— Tujuan Anda —
Menurut kutipan tentang postmodernisme dan postradisionalisme, di negara mana dan sekitar tahun berapa postmodern pertama kali muncul?

Tuesday, February 7

Antara Postmodernisme dan postradisionalisme


Penulis: Ustadz Fauzan Noor, (pengasuh pondok pesantren, Cendikiawan muda NU, asal Tasikmalaya.

Mungkin sebagian dari kita kita masih merasa asing dengan gagasan post-modernisme atau post-radisionalisme.

Pada dasarnya kedeua gagasan tersebut lahir sebagai respon atas kegelisahan dan kegamanagannya terhadap paham modernisme. Postmo dan postra memikiki kesamaan namun juga memiliki perbedaan yang khas.

Postmodern pertama kali muncul di Prancis sekitar tahun 1970-an. Pada awalnya postmodern lahir terhadap kritik arsitektur, memang harus kita akui kata postmodern itu sendiri sebenarnya muncul sebagai bgaian dari moderintas. Namun perluasan makna dan pahamnya menjadikan posmo liyan bagi paham midernisme.

Charles Jencks dengan bukunya "The Language of postmodern". Architecture (1975) menyebut postmodern sebagai upaya untuk mencari pluralisme gaya arsitektur setelah ratusan tahun terkurung satu gaya. Ada kejadian unik di bulan juli tahun 1972, sebuah bangunan yang melambangkan kemodernisasian di ledakkan dengan dinamit. Peristiwa peledakan ini oleh sebagiaan pemikir dianggap sebagai kematian modern dan menandakan kelahiran postmodern.

Bertitik tolak dari hal ini tersebut postmodern mulai memasuki ranah umum. Pemikiran dan gagasan postmodern ini mulai mempengaruhi berbagai bidang kehidupan termasuk filsafat. Kata ‘post’ sebenarnya tidak dimaksudkan sebagai sebuah periode akan tetapi lebih merupakan sebuah konsep yang hendak melampaui segala hal yang berbau modern atau beyond modernity. Postmodern ini lahir sebagai kritik atas realitas modern yang dianggap telah gagal dalam melanjutkan proyek pencerahan.

Ajaran utama dari gagasan posmodern adalah penolakanya atas narasi-narasi besar yang muncul pada dunia modern. lalu memberikan tempat bagi narasi kecil yang tersebar dan beraneka ragam untuk menampakkan eksistensinya. Dari sini dapat diambil kesimpulan bahwa hal-hal dibanggakan oleh pikiran modern itu untuk diragukan dan apa yang dulu dianggap rendah justru dihargai dan dilakukan pemekaran terhadapnya.

— Daftar Materi —

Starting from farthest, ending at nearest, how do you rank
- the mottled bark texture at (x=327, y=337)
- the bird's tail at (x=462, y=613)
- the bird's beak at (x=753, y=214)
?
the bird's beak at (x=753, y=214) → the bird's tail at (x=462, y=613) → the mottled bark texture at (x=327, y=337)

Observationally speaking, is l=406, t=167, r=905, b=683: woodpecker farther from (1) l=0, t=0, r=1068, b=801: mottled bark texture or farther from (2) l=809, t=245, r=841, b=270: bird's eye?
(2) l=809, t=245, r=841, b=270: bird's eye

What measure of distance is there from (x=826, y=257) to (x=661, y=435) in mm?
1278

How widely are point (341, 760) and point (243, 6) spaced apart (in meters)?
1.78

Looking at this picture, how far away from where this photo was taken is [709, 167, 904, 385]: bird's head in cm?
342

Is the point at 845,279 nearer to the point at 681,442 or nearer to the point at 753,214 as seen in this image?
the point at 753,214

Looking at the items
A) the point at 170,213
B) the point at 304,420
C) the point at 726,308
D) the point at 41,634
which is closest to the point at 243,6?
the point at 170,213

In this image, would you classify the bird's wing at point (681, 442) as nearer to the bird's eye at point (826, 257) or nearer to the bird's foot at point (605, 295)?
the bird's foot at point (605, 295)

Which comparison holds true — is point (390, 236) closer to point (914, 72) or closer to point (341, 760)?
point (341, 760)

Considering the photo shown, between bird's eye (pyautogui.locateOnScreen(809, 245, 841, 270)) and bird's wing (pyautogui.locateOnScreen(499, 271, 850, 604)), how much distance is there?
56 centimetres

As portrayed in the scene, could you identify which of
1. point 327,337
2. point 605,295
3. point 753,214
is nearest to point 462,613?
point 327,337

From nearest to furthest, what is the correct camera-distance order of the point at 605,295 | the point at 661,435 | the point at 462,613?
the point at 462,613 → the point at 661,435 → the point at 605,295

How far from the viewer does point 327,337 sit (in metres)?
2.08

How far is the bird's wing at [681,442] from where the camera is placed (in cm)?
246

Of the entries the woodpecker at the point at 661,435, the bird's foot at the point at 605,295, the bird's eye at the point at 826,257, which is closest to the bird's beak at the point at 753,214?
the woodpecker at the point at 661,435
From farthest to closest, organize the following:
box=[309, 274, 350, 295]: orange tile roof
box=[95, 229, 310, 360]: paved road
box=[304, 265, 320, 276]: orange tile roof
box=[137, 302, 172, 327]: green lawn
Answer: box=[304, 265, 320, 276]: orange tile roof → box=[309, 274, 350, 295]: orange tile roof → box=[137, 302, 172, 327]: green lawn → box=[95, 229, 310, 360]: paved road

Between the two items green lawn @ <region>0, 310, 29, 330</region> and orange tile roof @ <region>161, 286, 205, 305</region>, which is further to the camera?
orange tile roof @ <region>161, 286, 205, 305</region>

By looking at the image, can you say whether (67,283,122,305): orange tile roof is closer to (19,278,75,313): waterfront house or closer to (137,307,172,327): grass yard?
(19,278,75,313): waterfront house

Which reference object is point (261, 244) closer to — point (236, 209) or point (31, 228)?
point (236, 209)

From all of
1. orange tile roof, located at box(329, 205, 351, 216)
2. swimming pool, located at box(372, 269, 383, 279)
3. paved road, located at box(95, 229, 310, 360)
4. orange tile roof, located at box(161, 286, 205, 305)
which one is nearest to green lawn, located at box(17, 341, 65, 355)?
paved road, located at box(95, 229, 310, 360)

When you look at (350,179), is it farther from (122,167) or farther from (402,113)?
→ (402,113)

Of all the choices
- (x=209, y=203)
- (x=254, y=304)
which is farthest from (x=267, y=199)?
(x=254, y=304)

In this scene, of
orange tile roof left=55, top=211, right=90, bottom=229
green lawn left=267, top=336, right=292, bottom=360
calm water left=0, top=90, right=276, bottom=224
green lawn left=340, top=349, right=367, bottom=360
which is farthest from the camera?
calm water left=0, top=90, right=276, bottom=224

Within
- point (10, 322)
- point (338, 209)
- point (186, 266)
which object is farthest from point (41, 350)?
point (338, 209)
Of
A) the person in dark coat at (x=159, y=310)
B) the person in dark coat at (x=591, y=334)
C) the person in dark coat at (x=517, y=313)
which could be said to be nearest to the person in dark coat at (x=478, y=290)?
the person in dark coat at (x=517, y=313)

— Jawaban Lengkap —
Postmodern pertama kali muncul di Prancis sekitar tahun 1970-an.